PROBLEM 1 »
Find every line in the entries below that contains the string "instances", and copy each such line.
**** SELECTED TEXT ****
Re: Listing the tools required for Xen development/testing on x86 and Arm by the community

2023-06-02 Thread Ayan Kumar Halder

Hi Roger,

On 02/06/2023 16:24, Roger Pau Monné wrote:

On Fri, Jun 02, 2023 at 02:46:03PM +0100, Ayan Kumar Halder wrote:

Hi Roger,

On 02/06/2023 12:43, Roger Pau Monné wrote:

On Fri, Jun 02, 2023 at 09:48:48AM +0100, Ayan Kumar Halder wrote:

Hi Xen developers,

We are trying to better document xen project development processes and
related tools. At present, we are targeting **x86 and Arm** only.

These tools range from bug/change request tracking means, compilers, infra,
editors, code-review tools, etc which is connected in some way to the Xen
development and is being currently used by xen-devel community.

What is the end goal of this?

We are trying to do an initial assesment of the requirements for Xen
functional safety.

As a first step, I am trying to make a list tools which are in someways
related to Xen development/testing/deployment.
****
PROBLEM 2 »
Answer these questions about the mailing-list excerpt above:
(a) Which two architectures are currently being targeted?
(b) What are the requirements in the initial assessment for?
(c) What date is given for the thread?
**** DATA SUPPLIED ****
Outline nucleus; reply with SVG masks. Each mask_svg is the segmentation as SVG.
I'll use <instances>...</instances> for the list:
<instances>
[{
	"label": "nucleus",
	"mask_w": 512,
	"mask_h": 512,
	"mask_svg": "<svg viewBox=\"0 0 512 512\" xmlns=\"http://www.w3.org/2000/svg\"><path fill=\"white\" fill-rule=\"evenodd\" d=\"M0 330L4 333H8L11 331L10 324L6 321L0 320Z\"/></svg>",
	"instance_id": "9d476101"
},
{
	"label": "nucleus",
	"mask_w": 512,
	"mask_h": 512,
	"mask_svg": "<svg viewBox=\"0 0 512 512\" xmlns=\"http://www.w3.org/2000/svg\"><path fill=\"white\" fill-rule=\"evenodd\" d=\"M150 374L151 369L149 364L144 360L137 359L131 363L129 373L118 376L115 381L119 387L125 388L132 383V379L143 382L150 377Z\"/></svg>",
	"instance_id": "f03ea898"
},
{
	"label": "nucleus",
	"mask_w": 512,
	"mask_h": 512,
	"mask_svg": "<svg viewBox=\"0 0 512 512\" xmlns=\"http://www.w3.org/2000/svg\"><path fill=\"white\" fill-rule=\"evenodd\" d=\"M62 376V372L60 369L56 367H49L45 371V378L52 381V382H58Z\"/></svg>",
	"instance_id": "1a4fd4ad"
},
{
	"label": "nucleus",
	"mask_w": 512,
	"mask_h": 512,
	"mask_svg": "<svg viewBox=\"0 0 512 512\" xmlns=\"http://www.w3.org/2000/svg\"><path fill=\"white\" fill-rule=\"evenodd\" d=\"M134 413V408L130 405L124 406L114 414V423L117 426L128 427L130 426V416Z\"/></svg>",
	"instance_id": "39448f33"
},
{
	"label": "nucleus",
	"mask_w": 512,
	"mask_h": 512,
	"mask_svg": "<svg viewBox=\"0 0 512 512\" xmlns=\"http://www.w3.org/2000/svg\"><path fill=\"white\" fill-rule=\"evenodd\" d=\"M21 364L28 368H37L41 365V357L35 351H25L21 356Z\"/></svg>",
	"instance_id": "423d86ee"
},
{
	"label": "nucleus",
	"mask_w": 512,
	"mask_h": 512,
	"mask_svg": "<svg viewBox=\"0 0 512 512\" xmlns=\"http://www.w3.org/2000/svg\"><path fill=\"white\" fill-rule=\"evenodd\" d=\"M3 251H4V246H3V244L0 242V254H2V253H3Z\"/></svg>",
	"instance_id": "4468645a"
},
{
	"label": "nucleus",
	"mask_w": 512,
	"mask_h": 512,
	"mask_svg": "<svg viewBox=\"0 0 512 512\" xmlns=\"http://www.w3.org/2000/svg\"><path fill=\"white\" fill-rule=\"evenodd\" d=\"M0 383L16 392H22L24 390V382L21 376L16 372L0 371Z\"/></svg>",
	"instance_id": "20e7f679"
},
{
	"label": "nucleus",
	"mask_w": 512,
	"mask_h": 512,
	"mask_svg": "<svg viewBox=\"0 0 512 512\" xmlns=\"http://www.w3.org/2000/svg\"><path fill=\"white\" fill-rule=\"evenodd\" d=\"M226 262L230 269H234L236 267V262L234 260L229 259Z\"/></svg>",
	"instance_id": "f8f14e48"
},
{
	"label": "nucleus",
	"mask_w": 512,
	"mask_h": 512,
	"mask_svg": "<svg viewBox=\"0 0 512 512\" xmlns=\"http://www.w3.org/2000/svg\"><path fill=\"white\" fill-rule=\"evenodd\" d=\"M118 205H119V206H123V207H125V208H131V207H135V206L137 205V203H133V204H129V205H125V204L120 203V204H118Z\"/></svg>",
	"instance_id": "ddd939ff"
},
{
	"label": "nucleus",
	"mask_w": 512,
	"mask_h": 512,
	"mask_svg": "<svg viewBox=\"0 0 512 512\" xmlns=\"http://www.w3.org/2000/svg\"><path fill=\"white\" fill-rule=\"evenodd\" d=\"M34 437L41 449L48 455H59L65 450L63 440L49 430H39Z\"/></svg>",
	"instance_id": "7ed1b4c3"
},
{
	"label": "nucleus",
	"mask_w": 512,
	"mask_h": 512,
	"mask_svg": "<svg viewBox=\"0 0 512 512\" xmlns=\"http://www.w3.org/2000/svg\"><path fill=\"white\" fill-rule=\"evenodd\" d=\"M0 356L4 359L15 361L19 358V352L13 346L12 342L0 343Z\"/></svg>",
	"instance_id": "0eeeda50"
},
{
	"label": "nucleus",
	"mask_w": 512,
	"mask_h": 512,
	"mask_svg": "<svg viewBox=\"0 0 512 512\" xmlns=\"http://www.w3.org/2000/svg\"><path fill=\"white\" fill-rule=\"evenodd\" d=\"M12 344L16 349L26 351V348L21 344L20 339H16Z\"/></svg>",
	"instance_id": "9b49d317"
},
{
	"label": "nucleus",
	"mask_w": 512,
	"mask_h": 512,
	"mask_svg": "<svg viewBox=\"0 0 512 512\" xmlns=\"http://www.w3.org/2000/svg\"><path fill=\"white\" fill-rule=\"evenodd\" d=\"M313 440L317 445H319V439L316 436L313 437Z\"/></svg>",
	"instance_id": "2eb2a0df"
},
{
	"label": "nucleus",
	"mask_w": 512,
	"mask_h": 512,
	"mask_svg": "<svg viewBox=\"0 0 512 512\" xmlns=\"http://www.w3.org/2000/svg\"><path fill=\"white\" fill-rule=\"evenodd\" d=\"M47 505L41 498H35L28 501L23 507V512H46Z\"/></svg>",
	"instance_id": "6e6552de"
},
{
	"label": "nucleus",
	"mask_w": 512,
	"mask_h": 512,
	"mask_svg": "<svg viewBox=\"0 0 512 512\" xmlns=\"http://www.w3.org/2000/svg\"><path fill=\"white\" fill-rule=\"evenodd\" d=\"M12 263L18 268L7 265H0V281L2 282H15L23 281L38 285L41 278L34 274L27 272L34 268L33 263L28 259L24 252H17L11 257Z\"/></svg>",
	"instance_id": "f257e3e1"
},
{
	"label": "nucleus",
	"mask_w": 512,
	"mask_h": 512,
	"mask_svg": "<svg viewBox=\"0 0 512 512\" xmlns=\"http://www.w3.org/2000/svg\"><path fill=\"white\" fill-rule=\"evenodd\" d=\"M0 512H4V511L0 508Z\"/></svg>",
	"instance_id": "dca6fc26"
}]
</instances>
****
**** DATA SUPPLIED ****
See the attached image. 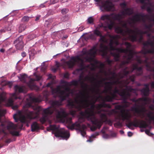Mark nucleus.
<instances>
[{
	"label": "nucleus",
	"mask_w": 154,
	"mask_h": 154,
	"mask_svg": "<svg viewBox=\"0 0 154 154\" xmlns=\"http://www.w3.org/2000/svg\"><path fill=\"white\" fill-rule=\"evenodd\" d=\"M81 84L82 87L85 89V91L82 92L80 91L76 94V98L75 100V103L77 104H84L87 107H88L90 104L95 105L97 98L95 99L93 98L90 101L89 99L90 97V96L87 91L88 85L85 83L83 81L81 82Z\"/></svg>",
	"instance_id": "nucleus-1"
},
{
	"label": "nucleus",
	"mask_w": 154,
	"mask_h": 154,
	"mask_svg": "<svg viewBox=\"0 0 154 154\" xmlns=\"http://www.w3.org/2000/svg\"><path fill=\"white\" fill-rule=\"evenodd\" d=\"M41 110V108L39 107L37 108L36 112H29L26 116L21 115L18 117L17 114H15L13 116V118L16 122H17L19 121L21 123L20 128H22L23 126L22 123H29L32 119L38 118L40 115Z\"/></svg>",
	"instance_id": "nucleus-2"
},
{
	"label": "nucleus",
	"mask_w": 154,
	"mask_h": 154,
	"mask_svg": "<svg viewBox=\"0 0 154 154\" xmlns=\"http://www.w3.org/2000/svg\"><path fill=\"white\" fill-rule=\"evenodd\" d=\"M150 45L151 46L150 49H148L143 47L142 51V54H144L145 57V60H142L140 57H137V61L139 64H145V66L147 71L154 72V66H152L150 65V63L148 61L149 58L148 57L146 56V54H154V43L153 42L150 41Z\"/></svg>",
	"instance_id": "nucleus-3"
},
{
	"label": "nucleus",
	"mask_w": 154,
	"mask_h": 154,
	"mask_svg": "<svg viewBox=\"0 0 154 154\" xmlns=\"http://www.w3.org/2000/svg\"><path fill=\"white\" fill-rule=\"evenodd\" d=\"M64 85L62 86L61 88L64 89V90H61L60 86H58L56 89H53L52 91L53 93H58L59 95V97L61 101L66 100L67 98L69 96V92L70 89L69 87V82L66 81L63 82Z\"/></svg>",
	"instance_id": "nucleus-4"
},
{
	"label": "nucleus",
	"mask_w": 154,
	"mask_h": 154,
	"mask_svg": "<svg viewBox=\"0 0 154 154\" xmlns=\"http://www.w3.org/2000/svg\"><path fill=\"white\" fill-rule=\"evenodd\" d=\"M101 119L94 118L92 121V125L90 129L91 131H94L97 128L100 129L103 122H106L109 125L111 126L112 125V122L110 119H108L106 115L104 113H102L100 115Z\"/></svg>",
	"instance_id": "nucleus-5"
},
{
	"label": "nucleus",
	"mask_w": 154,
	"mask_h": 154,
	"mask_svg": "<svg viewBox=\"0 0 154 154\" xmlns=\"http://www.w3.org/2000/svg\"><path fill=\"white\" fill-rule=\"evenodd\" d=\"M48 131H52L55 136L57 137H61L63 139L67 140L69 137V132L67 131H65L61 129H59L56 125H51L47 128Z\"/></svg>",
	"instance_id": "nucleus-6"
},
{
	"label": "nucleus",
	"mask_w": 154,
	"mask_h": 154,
****
REPLY 1 »
I'll use <instances>...</instances> for the list:
<instances>
</instances>
<instances>

REPLY 2 »
(a) x86 and Arm.
(b) Xen functional safety.
(c) 2023-06-02.